The legal case involved a man who was paralyzed after he suffered injuries after jumping in the shallow end of the property’s lake. Rova’s insurance company refused to pay the $50,000 policy limits, and the case went to trial. The jury awarded the victim $225,000, and the resort went after their insurance company for the money, saying they acted in bad faith.
One of the visitors to the recent event at Rova Farms recalled the accident. Meanwhile, Tamara Worontsoff Woronczuk’s other memories went even further back in time and brought a smile to her face.
“I started coming here when I was six months old in 1944,” shared Woronczuk, whose grandparents immigrated to the states before the Russian Revolution. “I came every summer with my grandmother. We ate in the restaurant and danced every Friday and Saturday until our feet fell off.”

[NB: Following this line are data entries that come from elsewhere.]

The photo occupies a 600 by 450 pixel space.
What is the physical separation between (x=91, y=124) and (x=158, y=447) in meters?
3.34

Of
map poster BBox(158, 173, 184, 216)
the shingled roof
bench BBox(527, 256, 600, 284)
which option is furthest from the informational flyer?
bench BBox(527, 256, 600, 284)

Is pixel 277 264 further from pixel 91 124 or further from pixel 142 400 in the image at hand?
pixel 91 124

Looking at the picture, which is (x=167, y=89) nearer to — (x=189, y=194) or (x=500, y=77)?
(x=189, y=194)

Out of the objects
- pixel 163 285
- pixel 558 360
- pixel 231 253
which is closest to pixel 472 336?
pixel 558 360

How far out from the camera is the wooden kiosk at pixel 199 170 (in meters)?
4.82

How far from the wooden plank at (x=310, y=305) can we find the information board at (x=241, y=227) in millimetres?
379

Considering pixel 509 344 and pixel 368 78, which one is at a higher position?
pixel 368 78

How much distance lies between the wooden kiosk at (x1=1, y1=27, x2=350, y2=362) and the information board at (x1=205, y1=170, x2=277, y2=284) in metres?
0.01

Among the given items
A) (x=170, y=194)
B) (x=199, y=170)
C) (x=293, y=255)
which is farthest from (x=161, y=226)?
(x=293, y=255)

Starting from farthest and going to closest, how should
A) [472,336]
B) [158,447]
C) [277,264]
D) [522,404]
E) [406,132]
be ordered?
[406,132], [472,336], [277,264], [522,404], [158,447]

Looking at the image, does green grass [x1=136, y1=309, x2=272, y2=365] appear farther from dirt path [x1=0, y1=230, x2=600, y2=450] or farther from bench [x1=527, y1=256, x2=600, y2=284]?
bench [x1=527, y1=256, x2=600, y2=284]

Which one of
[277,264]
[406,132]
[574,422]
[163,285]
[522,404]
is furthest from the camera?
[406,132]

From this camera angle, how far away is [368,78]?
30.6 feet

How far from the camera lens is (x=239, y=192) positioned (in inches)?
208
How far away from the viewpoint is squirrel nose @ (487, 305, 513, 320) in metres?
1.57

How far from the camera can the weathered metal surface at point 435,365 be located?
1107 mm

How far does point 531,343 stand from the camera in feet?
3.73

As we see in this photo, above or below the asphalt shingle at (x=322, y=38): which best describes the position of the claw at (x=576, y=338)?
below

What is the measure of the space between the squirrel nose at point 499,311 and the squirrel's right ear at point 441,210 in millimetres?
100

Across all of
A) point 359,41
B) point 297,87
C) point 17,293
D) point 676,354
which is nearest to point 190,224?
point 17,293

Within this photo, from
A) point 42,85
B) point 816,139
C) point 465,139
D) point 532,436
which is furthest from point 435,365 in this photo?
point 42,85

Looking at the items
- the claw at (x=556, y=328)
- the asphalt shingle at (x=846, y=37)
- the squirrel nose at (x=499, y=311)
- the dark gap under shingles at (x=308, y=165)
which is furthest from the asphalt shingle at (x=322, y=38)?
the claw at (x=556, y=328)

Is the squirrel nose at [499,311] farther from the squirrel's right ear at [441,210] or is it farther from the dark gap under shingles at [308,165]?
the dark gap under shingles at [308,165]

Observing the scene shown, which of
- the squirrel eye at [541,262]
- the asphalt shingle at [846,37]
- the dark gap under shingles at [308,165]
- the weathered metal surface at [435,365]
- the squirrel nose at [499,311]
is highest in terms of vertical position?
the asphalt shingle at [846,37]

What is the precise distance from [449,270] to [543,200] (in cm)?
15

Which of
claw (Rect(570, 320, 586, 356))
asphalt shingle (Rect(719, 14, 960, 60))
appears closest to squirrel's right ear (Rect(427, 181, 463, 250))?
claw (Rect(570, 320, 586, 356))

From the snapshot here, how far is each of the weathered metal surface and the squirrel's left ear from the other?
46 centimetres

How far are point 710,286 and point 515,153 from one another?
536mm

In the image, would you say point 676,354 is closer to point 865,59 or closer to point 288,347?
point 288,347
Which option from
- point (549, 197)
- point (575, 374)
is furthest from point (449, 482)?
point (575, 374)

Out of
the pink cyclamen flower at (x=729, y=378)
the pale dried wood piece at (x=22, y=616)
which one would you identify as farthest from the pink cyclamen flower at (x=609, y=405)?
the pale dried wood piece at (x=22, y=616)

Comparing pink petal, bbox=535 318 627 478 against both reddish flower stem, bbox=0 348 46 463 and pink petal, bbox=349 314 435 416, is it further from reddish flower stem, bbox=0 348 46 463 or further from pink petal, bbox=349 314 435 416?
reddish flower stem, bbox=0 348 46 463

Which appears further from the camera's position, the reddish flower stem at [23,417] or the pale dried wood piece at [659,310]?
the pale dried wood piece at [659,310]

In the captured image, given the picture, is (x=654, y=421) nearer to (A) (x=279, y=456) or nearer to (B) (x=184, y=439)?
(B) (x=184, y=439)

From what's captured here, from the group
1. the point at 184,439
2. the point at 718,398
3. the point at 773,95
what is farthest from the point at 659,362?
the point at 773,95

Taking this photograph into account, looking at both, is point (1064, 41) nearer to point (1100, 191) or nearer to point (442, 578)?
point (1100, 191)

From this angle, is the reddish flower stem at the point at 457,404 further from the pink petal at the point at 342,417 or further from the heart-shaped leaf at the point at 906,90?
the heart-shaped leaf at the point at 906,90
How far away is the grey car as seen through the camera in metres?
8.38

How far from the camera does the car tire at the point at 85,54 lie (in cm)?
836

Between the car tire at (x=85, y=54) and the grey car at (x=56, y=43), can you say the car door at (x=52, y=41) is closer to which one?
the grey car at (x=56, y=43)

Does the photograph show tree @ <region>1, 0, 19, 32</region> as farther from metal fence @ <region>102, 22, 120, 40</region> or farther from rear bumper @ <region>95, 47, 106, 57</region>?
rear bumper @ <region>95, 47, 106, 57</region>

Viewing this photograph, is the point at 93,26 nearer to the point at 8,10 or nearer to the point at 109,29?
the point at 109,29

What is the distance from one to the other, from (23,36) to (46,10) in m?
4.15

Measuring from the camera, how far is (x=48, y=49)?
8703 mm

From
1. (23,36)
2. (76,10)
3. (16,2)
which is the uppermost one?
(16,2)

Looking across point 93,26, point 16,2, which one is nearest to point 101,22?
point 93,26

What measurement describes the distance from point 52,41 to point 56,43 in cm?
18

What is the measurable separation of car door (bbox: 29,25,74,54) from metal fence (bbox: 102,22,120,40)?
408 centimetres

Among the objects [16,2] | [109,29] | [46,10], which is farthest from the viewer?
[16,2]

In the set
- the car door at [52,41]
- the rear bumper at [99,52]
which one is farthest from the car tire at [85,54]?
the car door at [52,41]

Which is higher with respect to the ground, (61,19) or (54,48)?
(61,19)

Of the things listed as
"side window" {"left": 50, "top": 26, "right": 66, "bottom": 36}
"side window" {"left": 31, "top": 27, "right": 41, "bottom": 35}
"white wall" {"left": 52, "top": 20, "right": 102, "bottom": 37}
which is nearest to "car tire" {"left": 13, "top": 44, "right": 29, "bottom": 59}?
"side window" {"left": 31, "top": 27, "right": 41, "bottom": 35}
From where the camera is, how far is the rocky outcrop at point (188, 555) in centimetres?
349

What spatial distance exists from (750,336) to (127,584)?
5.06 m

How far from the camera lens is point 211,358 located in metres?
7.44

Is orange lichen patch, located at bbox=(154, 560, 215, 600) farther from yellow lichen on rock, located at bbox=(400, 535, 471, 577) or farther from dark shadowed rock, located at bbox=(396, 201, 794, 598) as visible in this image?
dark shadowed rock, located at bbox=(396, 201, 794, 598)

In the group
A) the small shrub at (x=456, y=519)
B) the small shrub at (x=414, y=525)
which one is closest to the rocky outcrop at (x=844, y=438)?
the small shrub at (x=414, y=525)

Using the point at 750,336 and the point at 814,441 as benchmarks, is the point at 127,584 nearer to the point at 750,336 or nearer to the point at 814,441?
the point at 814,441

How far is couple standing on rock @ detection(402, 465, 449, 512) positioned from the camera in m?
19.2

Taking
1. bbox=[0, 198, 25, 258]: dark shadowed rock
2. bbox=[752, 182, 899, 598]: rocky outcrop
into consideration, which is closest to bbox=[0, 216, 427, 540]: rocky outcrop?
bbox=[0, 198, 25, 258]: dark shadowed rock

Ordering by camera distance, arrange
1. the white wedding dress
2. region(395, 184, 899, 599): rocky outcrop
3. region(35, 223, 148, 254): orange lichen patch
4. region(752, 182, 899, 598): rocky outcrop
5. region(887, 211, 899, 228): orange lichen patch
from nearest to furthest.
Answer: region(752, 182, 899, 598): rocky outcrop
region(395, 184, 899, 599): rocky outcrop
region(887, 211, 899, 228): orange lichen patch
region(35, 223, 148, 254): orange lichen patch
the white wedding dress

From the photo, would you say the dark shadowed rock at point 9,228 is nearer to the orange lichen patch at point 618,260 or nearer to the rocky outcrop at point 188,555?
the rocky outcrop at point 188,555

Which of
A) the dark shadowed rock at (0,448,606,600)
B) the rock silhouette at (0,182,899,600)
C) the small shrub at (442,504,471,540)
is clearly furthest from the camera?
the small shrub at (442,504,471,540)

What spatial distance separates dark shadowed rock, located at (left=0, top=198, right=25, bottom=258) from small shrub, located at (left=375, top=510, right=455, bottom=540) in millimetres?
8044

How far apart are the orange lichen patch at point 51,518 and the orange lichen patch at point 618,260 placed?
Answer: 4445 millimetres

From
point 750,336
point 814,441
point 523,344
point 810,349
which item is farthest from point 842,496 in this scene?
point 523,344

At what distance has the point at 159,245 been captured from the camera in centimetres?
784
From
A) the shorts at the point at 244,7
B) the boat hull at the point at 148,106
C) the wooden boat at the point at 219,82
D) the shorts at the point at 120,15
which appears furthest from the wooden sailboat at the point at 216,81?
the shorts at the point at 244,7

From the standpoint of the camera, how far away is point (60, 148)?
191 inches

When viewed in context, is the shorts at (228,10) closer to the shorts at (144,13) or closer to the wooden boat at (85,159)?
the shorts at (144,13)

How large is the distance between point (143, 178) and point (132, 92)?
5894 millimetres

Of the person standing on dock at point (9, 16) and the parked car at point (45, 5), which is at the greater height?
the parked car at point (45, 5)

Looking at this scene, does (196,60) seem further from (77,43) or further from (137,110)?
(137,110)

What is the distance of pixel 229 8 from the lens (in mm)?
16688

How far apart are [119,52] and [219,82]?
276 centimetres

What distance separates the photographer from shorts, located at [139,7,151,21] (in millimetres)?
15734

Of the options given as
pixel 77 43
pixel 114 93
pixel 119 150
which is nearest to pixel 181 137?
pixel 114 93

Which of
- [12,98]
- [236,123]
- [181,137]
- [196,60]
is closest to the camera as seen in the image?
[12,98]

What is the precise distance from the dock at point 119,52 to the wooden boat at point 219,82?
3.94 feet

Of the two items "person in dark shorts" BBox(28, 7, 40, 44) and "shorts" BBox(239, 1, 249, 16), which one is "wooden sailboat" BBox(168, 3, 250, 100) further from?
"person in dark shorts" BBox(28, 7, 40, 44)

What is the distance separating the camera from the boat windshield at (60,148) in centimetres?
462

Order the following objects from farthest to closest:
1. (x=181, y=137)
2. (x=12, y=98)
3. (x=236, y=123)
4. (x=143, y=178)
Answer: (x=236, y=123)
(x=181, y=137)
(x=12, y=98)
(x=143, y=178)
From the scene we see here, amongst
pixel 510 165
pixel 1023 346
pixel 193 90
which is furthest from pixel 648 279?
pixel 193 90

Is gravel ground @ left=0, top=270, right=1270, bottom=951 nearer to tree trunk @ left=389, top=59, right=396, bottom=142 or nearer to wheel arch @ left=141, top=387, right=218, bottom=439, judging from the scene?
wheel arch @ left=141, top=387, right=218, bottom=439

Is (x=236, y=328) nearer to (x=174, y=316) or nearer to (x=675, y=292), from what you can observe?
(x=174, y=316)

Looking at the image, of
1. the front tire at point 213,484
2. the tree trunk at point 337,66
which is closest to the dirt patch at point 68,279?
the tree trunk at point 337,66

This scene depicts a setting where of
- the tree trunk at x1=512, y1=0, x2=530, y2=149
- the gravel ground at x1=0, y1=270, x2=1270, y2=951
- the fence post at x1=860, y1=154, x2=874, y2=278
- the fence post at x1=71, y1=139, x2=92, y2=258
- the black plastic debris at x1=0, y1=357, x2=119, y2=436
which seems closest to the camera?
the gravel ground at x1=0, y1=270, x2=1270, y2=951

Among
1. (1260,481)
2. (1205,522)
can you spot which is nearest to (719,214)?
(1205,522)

Woronczuk painted a picture of fun times with visitors exhibiting stylish and skillful dance moves from waltzes to cha chas and tangos. After years of enjoying her childhood and teen years at Rova Farms, Woronczuk earned the coveted title of Miss Rova Farms 1963.
According to Woronczuk, girls came from various branches that extended from New York, New Jersey, and Pennsylvania. The young ladies all arrived at the competition in limousines and were assigned escorts. The contest included a talent portion and an interview.
The recollection of years of fun times left Woronczuk with a feeling of nostalgia when she attended the event hosted by township officials.
“It was a very hard day for me,” Woronczuk said. “It was very sentimental because I spent well over 20 years there growing up, and everyone knew everyone; it was home away from home.”
“It was very sad to see it go downhill the way it did,” continued Woronczuk. “But I am so pleased that Jackson has purchased the land and is going to make it into something that people can continue to enjoy.”
The afternoon at Rova Farms last month treated interested guests to much more than information. Renewed life was infused into the property as dancers took to the stage in traditional garb, and a vocalist belted out original songs in the style of Belarusian Folklore.
Heritage plays a vital role in the legacy of Rova Farms, with the preservation of Russian artifacts a critical part of the township’s plans for reopening the property.